Inflation fight winds down

Fed sees lower rates in 2024 as inflation fight winds down

The forecast is another hopeful sign that the U.S. economy might conquer inflation without a recession or a sharp rise in joblessness.

By VICTORIA GUIDA

Federal Reserve officials on Wednesday suggested that victory over inflation is within sight, signaling that they are likely done raising interest rates and that borrowing costs will go down somewhat next year.

Members of the central bank’s rate-setting committee agreed to hold their main policy rate steady in their last vote of the year, a reflection of mounting data showing that price spikes continue to cool. In a sign of growing optimism that inflation is largely under control, Fed policymakers even went as far as penciling in three rate cuts for 2024.

The Fed’s preferred inflation gauge rose 3 percent over the 12 months ending in October, and officials projected it would fall to 2.8 percent by the end of the year, inching closer to their 2 percent target.

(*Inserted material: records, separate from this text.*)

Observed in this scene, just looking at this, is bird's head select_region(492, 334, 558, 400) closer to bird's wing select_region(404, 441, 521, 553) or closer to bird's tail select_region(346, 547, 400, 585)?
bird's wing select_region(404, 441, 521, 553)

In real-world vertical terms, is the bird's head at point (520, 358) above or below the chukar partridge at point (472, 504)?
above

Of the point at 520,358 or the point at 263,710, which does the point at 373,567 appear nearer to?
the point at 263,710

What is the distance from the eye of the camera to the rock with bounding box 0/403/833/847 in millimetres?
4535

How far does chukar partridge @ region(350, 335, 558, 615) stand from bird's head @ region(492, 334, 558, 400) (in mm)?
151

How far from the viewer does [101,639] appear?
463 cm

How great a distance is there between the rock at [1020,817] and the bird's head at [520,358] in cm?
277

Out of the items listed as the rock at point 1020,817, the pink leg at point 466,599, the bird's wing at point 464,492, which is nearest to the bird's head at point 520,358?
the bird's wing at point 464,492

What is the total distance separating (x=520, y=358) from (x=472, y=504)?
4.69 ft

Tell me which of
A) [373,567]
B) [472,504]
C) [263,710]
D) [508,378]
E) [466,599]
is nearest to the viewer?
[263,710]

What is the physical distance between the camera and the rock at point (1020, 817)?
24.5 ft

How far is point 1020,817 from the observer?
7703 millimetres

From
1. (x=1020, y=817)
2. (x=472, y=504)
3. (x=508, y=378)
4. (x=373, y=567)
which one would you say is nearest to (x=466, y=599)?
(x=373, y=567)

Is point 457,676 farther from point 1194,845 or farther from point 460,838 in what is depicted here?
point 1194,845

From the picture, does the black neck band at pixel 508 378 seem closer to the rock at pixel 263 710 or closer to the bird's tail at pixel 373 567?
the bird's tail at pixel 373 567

Fed Chair Jerome Powell told reporters in a press conference after the decision that he said he and his fellow officials don’t expect to need to raise borrowing costs more but “don’t take that possibility off the table.”

“The lower inflation readings over the past several months are welcome, but we will need to see further evidence to build confidence that inflation is moving down sustainably toward our goal,” he said.

The move is another hopeful sign that the U.S. economy might conquer inflation without a recession or a sharp rise in joblessness, a potential boon to President Joe Biden as he seeks reelection.

Asked about the possibility of a recession and much higher unemployment, Powell said: “That’s not something we’re hoping to see, obviously.” In contrast, more than a year ago, the Fed chief warned of “pain” that would likely be inflicted on the economy.

Still, holding rates at punishing levels will continue to bite into economic activity. As inflation has fallen, investors have speculated intensely on when the central bank might begin to lower rates from their current setting, designed to actively slow the economy in an effort to tame rising prices.

Powell himself acknowledged rate cuts would come before the Fed reaches its 2 percent target to avoid unnecessarily tanking the economy. He said the institution was aware of the risks of keeping rates too high for too long, adding: “We’re very focused on not making that mistake.” But Fed officials want to feel confident that inflation is on its way back to 2 before they ease off.

In new projections released Wednesday, Fed policymakers said they expect to lower rates next year. The committee was split on how much they might need to cut, with the majority expecting their main policy rate to end 2024 somewhere between a half a percentage point and a full percentage point lower than where it is now. That rate is currently set between 5.25 percent and 5.5 percent.

Fed officials also expect joblessness to rise slightly to 4.1 percent next year from 3.7 percent, where it stands now, though that would still be a very low unemployment rate by historical standards.

They also see their preferred inflation measure, the personal consumption expenditure index, falling to 2.4 percent next year.

“I welcome the progress” so far, Powell said. “I’m not calling into question the progress. We just need to see more.”